After quitting smoking, having one or two drinks a day is the best single thing you can do for your cardiovascular health. It's better than losing weight, better than getting more exercise, and better than lowering your cholesterol.

As the evidence mounted over the past few years, I've grown more and more grumpy with the medical community's hesitance to support moderate alcohol consumption. After doing some research, though, I guess I understand.

The benefits to alcohol consumption are absolutely clear. Drinking five to six drinks a week reduces the risk of sudden cardiac death by 79 percent. It cuts heart attack risk, both in men who exercise and eat right and in men with hypertension. It also protects against type-2 diabetes and gallstones. In middle-aged women, moderate consumption of alcohol is associated with a 17% reduction in death from all causes.

But it's that "all causes" thing that turns the medical community into cowards on this issue. Death and injury rates due to things like accidents, suicide, and liver disease start increasing even at moderate levels of drinking (one to two drinks a day) and spike up very quickly with higher alcohol consumption.
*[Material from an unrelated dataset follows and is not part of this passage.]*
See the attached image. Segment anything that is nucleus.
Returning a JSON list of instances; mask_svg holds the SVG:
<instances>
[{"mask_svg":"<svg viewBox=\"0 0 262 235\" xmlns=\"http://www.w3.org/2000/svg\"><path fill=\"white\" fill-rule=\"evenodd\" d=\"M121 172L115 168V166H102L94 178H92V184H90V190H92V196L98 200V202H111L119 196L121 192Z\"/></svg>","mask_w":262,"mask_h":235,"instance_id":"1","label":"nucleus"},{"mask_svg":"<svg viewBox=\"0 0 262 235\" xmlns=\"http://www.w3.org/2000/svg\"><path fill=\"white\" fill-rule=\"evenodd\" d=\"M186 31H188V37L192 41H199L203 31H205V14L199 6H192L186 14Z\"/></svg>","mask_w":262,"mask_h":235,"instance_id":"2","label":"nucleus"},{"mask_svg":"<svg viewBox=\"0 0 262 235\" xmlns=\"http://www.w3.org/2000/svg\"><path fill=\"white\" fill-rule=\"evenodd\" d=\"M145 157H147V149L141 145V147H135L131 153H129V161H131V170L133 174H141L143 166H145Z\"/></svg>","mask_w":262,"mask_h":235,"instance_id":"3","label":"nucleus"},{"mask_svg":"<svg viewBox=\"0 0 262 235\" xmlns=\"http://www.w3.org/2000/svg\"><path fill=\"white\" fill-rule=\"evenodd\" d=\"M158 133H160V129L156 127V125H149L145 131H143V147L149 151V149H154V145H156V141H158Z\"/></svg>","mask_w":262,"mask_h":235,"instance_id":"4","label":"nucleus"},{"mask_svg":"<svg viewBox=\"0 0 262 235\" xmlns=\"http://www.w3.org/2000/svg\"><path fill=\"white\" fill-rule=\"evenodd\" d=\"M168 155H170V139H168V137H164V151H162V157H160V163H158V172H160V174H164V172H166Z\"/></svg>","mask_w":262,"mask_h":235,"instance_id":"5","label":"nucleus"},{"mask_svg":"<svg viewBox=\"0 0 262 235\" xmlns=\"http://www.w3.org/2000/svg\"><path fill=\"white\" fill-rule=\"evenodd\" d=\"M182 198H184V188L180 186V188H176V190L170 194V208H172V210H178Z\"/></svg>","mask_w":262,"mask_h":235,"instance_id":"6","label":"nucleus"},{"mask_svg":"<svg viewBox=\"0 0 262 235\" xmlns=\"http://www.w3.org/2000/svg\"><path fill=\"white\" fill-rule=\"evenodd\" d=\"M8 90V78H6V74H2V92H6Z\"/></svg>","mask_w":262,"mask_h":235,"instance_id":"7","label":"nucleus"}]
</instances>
Although there are probably some additional benefits from the antioxidents found in red wine and some beers, most of the benefit seems to come from the alcohol itself, which both raises HDL cholesterol and reduces dangerous blood clots, according to the Harvard School of Public Health, which goes on to talk about other good things associated with moderate alcohol consumption:

The social and psychological benefits of alcohol can't be ignored. A drink before a meal can improve digestion or offer a soothing respite at the end of a stressful day; the occasional drink with friends can be a social tonic. These physical and psychic effects may contribute to health and wellbeing.

I can see why health experts don't want to give people the idea that having a couple of drinks is a substitute for a healthy lifesetyle, nor find themselves acting as enablers for an alcoholic in denial. But even after looking at those downsides, I wish they'd be a bit more willing to recommend light-to-moderate drinking for its health benefits. It would save lives.